Exactly the lines from the one holding "category: buffalo" through the final line of the data are wanted, copied as written.
━━━━━ Given records
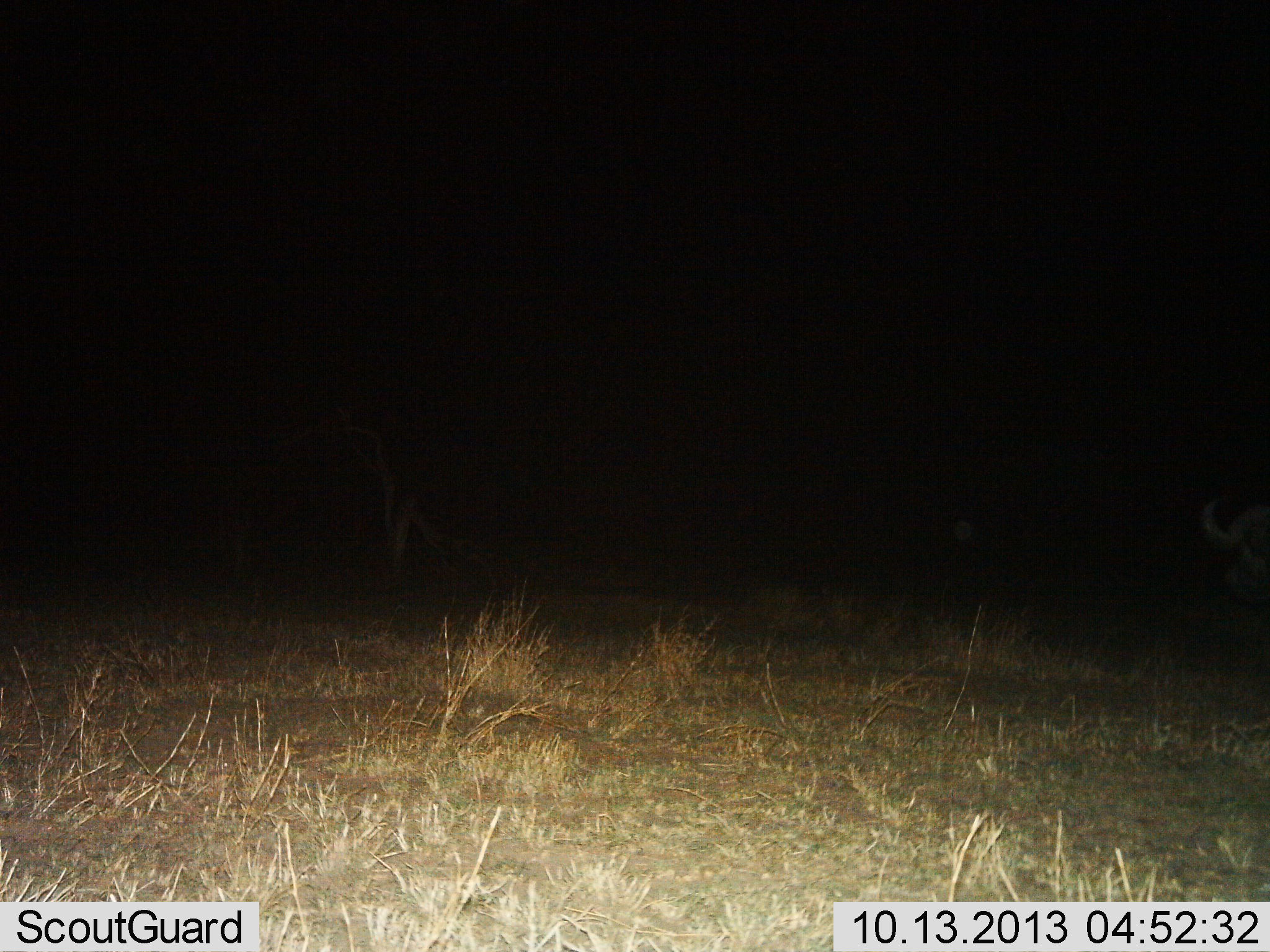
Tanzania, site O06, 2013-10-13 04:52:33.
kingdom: Animalia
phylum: Chordata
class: Mammalia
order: Artiodactyla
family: Bovidae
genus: Syncerus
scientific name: Syncerus caffer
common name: cape buffalo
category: buffalo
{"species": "buffalo (cape buffalo) (Syncerus caffer)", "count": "1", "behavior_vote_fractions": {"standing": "71%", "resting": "0%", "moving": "29%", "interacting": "0%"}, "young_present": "0%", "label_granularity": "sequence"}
━━━━━━━━━━
== Reply ==
category: buffalo
{"species": "buffalo (cape buffalo) (Syncerus caffer)", "count": "1", "behavior_vote_fractions": {"standing": "71%", "resting": "0%", "moving": "29%", "interacting": "0%"}, "young_present": "0%", "label_granularity": "sequence"}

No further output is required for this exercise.